Quoted passage:
# # # # # # #
SQL - Part 2: Advanced Features

  • In this lecture, we will learn more advanced features of SQL.

  • Examples database to be used in this lecture is given in SQL here:

    See example database to be used.

Overview

  • Remember that while SQL is a standard, there are still differences in implementations of it.
    • Writing queries that do not rely on specific features results in portable applications.
    • However, you cannot deny that some constructs may simplify your queries and performance. So, it is important to decide when to use a specific method to write a query.
  • Remember: a query is not an algorithm. It is for the most part a logical statement of what you are interested in.
    • Often, there are multiple algorithms to implement it.
    • Most DBMSs feature state of the art query optimizers (QOPT) that choose the lowest cost algorithm for a given query and database.
    • QOPT engines are very sophisticated, often operate better than even expert human judgment.
    • So, instead of trying to optimize your queries, you can try to make your queries easy to optimize: simple queries are better.
  • Once you become sophisticated in a specific DBMS, you may learn specific weaknesses and you can develop strategies to adopt for that. We will discuss some.
  • Finally, you should still follow some very simple guidelines:
    • Do not join with relations unnecessarily.
    • Do not sort (order by) or remove duplicates (distinct) unless it is needed.

Outer Join

  • A INNER JOIN B: inner join selects tuples that satisfy a join condition, eliminates all tuples that do not satisfy the join condition. A is called the left operand and B is the right operand of the join operation.
  • A LEFT OUTER JOIN B returns all tuples in the inner join as well as the tuples in A that do not join with any tuples in in B.
  • A RIGHT OUTER JOIN B returns all tuples in the inner join as well as the tuples in B that do not join with any tuples in in A.
  • A FULL OUTER JOIN B returns all tuples in the inner join as well as the tuples from A and B that do not participate in the inner join.
    • You can also use terms: JOIN, LEFT JOIN, RIGHT JOIN, FULL JOIN

Inner vs. outer join.

  • Given R(A,B) and S(B,C) with the following contents:
A B
a1 b1
a2 b2
B C
b1 c1
b3 c3
  • We get the following results:

    SELECT R.A, R.B, S.B, S.C
    FROM R JOIN S ON R.B=S.B;
    
    A B B C
    a1 b1 b1 c1
    SELECT R.A, R.B, S.B, S.C
    FROM R LEFT JOIN S ON R.B=S.B;
    
    A B B C
    a1 b1 b1 c1
    a2 b2 null null
    SELECT R.A, R.B, S.B, S.C
    FROM R RIGHT JOIN S ON R.B=S.B;
    
    A B B C
    a1 b1 b1 c1
    null null b3 c3
    SELECT R.A, R.B, S.B, S.C
    FROM R FULL JOIN S ON R.B=S.B;
    
    A B B C
    a1 b1 b1 c1
    a2 b2 null null
    null null b3 c3
  • We can use the fact that tuples that do not match have null values for the join.
# # # # # # #
Record extracts:
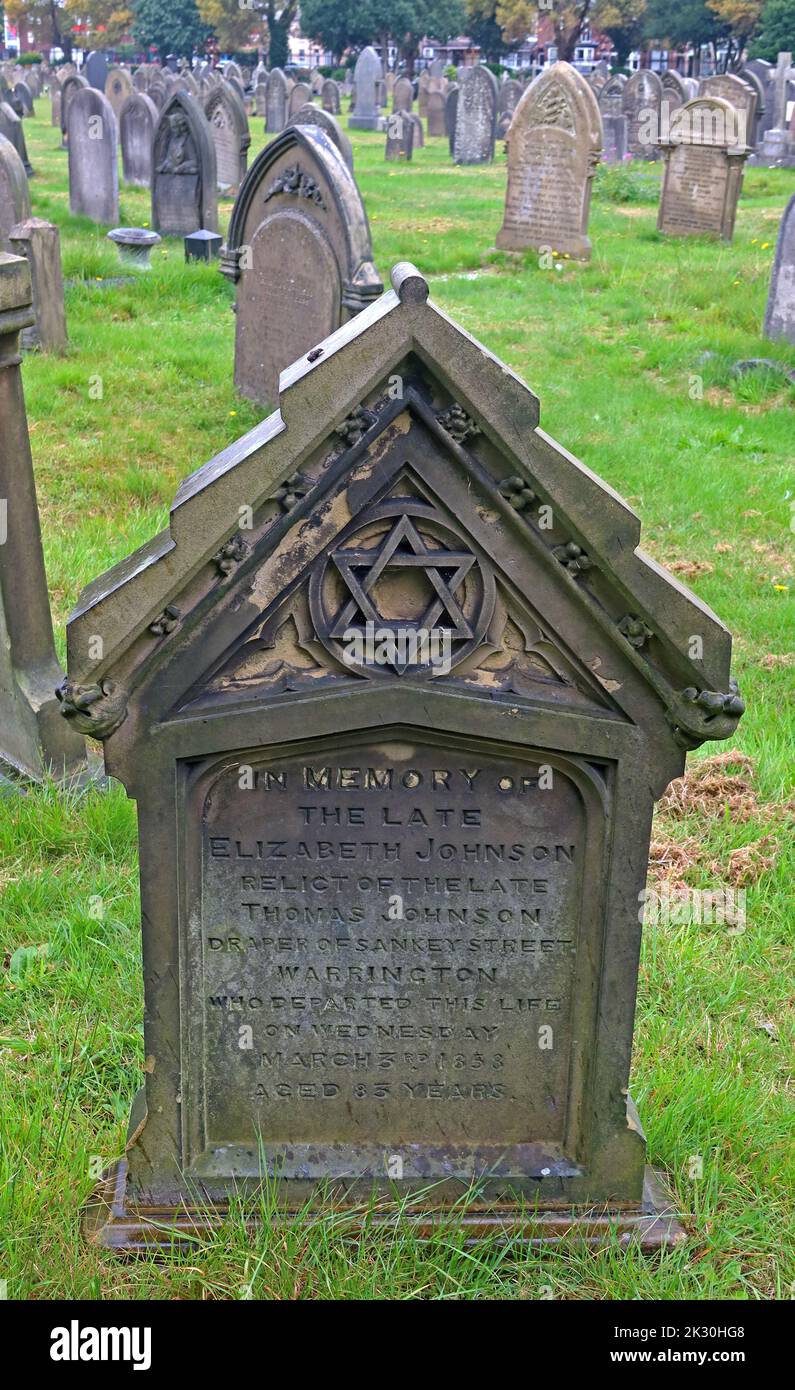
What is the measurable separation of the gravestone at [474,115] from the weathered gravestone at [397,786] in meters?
26.8

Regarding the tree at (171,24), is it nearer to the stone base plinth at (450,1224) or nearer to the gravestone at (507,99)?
the gravestone at (507,99)

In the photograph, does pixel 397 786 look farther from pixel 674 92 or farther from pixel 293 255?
pixel 674 92

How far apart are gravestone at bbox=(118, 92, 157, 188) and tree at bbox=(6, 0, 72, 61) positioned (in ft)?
171

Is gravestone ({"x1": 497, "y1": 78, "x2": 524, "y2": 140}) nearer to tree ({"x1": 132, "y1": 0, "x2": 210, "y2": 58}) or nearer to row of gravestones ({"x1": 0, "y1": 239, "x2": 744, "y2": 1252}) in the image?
tree ({"x1": 132, "y1": 0, "x2": 210, "y2": 58})

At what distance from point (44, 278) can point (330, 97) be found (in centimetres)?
3118

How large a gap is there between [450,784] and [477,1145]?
0.80 meters

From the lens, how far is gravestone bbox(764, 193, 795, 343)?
1056 centimetres

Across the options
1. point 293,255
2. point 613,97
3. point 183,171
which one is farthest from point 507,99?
point 293,255

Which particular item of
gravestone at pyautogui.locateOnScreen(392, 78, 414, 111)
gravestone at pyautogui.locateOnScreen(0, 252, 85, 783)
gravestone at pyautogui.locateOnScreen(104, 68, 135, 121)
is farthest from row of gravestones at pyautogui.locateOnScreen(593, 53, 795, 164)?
gravestone at pyautogui.locateOnScreen(0, 252, 85, 783)

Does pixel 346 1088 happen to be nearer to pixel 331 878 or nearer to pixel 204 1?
pixel 331 878

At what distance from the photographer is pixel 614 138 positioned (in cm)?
2556

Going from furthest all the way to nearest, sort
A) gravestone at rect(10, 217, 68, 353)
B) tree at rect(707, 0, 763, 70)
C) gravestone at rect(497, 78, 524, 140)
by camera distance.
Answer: tree at rect(707, 0, 763, 70)
gravestone at rect(497, 78, 524, 140)
gravestone at rect(10, 217, 68, 353)

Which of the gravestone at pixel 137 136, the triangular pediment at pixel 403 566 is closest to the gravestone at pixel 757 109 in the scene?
the gravestone at pixel 137 136

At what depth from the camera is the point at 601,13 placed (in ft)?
167
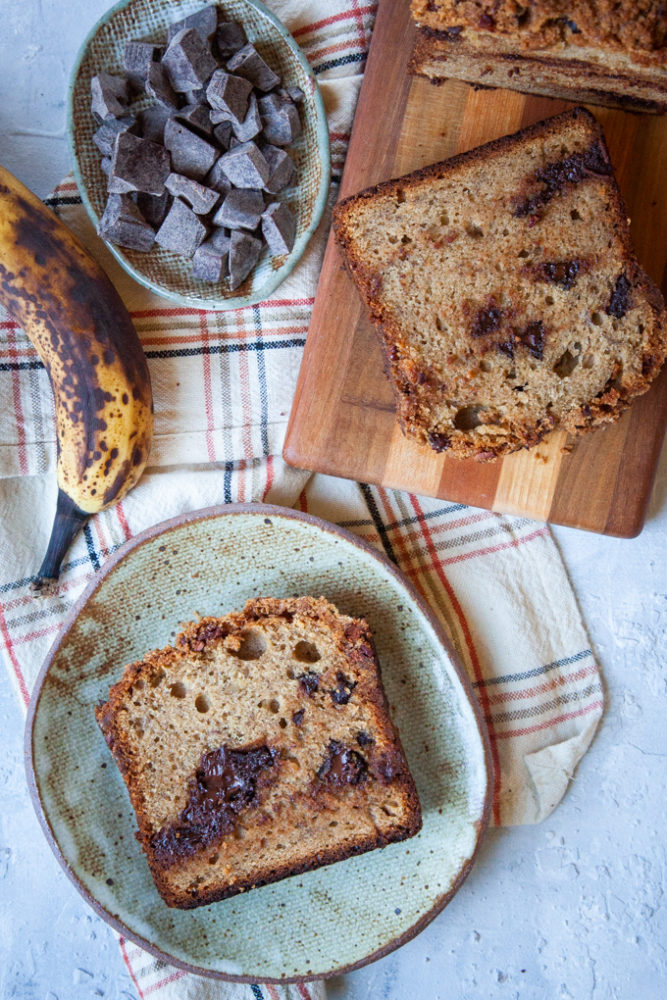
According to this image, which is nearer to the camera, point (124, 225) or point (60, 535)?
point (124, 225)

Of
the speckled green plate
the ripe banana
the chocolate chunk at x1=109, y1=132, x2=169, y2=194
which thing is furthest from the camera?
the speckled green plate

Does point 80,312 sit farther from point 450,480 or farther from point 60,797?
point 60,797

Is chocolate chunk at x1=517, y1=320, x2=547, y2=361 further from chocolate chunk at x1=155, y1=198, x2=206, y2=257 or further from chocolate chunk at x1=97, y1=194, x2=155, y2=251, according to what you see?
chocolate chunk at x1=97, y1=194, x2=155, y2=251

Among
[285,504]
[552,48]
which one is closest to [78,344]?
[285,504]

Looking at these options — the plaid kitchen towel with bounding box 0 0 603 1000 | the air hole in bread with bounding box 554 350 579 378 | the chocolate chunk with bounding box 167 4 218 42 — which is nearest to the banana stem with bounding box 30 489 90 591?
the plaid kitchen towel with bounding box 0 0 603 1000

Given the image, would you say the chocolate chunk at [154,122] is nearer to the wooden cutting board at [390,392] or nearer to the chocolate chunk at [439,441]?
the wooden cutting board at [390,392]

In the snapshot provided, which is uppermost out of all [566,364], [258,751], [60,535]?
[566,364]

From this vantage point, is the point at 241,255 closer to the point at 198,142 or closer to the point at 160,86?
the point at 198,142

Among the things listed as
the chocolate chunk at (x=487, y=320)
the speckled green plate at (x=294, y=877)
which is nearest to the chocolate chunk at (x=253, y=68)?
the chocolate chunk at (x=487, y=320)
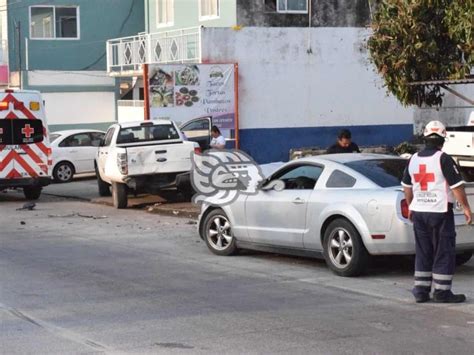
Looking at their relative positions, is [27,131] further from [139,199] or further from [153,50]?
[153,50]

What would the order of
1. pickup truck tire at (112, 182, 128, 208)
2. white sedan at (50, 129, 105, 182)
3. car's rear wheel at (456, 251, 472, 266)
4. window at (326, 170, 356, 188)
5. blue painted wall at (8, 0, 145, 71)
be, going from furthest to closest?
1. blue painted wall at (8, 0, 145, 71)
2. white sedan at (50, 129, 105, 182)
3. pickup truck tire at (112, 182, 128, 208)
4. car's rear wheel at (456, 251, 472, 266)
5. window at (326, 170, 356, 188)

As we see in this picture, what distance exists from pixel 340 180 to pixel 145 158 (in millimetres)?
8332

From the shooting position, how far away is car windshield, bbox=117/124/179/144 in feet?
64.7

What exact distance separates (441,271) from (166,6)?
82.4 feet

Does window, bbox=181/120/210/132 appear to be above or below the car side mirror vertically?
above

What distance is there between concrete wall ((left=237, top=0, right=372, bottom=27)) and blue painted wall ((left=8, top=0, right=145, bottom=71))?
8854mm

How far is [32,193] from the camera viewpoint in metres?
22.5

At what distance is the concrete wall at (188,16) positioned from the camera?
28375mm

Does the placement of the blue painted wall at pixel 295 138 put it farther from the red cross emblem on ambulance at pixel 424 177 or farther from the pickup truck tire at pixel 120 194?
the red cross emblem on ambulance at pixel 424 177

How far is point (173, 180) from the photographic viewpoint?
18.9 meters

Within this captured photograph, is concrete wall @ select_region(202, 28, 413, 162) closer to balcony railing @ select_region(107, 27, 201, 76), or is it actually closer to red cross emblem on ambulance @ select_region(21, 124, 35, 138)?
balcony railing @ select_region(107, 27, 201, 76)

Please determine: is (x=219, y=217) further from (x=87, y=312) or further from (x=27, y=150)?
(x=27, y=150)

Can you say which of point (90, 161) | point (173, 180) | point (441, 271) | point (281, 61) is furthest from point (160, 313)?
point (90, 161)

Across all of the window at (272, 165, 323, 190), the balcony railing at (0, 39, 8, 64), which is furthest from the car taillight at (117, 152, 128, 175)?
the balcony railing at (0, 39, 8, 64)
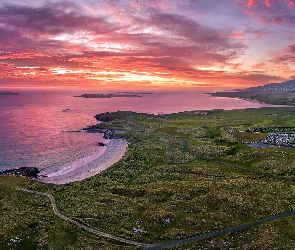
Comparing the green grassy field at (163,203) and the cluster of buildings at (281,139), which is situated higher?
the cluster of buildings at (281,139)

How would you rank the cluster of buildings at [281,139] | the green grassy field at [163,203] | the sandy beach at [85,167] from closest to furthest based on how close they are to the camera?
1. the green grassy field at [163,203]
2. the sandy beach at [85,167]
3. the cluster of buildings at [281,139]

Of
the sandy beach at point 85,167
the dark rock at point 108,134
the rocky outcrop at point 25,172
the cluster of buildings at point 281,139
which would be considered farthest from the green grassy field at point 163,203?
the dark rock at point 108,134

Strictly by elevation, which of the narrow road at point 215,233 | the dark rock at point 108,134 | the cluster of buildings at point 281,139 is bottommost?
the narrow road at point 215,233

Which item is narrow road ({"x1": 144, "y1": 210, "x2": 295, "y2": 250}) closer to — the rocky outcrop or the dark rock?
the rocky outcrop

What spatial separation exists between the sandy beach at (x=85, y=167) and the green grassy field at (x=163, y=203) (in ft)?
22.7

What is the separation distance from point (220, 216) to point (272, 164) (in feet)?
128

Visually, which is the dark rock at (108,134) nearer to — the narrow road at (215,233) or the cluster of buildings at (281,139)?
the cluster of buildings at (281,139)

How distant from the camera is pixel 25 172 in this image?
80.7 meters

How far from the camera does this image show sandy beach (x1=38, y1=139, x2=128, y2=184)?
79312mm

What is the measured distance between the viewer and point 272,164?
271 ft

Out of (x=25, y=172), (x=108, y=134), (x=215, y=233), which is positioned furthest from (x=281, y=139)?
(x=25, y=172)

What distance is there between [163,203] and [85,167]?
39.4 m

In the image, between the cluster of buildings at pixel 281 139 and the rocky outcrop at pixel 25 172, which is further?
the cluster of buildings at pixel 281 139

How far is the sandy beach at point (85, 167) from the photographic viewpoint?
3123 inches
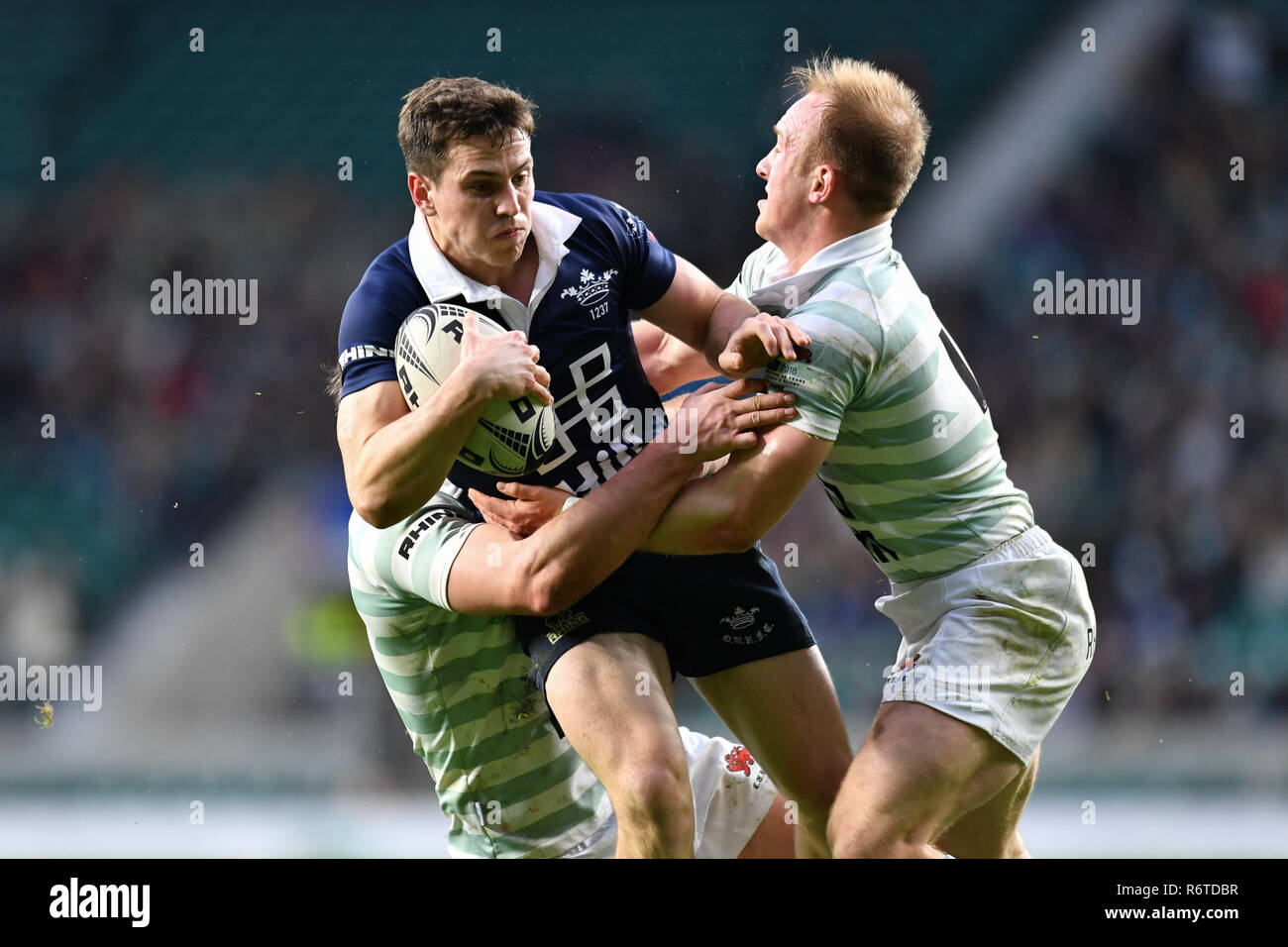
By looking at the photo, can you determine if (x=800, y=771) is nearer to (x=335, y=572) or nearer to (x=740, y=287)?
(x=740, y=287)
# # # # # # #
What this task involves: Continue the SQL lecture notes on advanced features past their last line. The items have nothing to do with the SQL lecture notes.

Expected answer:
Outer join examples:

  • Find for each student, total number of classes

    SELECT
       s.id
       , s.name
       , count(t.student_id) as numclasses
    FROM
       students s
       left join transcript t
       on s.id = t.student_id
    GROUP BY
       s.id
       , s.name;
    

    As count(attr) counts the total number of values, students with no classes will have zero classes.

    If we used inner join, we would have elimited all students with zero classes as they would not join with transcript.

  • Find faculty who did not teach any classes

    SELECT
       f.id
       , f.name
    FROM
       faculty f
       left join classes c
       on f.id = c.instructor_id
    WHERE
       c.instructor_id is null;
    
  • Find classes with no students. Return semester, year, section and course name.

    SELECT
       co.crsname
       , c.course_id
       , c.semester
       , c.year
       , c.section
    FROM
       (classes c
       left join transcript t
       on c.course_id = t.course_id
          and c.semester = t.semester
          and c.year = t.year
          and c.section = t.section),
       courses co
    WHERE
       t.course_id is null
       and co.id = c.course_id;
    

    This works because for each class, there is a course tuple. Otherwise, you would need to do a left join with the next table as well.

Anonymous relations

  • A query can be treated like a relation in the from clause

    It is treated like a virtual relation:

    SELECT
       f.id
       , f.name
       , f2class.numclasses
       , count(*) as numstudents
    FROM
       ( SELECT
             instructor_id AS id
             , count(*) as numclasses
         FROM
             classes
         GROUP BY
             instructor_id
         HAVING
             count(DISTINCT year) >= 2
       ) as f2class
       , classes c
       , transcript t
       , faculty f
    WHERE
       f2class.id = c.instructor_id
       and t.course_id = c.course_id
       and t.semester = c.semester
       and t.year = c.year
       and t.section = c.section
       and f.id = c.instructor_id
    GROUP BY
       f.id
       , f.name
       , f2class.numclasses;
    

    The inner query allows us to find faculty who taught in at least two years and total number of classes they taught. We can then use this information in the main query as if it was a real relation.

    This query would be very hard to write without an anonymous relation as we cannot count for different types of things with a single group by.

  • Be careful: Do not use any anonymous relations to make it simpler to write/read the query.

    SELECT
       S.d
    FROM
       (SELECT a.* FROM R WHERE b>5) as newR
       , S
    WHERE
       S.c = newR.c;
    

    Anonymous relation is not really necessary here. The same query can be written with a simple join:

    SELECT S.d FROM R,S WHERE R.b>5 and S.c=R.c;
    

    When using an anonymous view, query optimizer may miss certain optimizations, especially in older DBMS.

Scalar Queries

  • Any query that returns a single number with an aggregate function is called a scalar query.

    You can use a scalar query as if it was a number.

    SELECT count(*) FROM classes WHERE instructor_id = 4;
    
    count
    -------
    5
    (1 row)
    
    
    SELECT
       instructor_id
       , count(*)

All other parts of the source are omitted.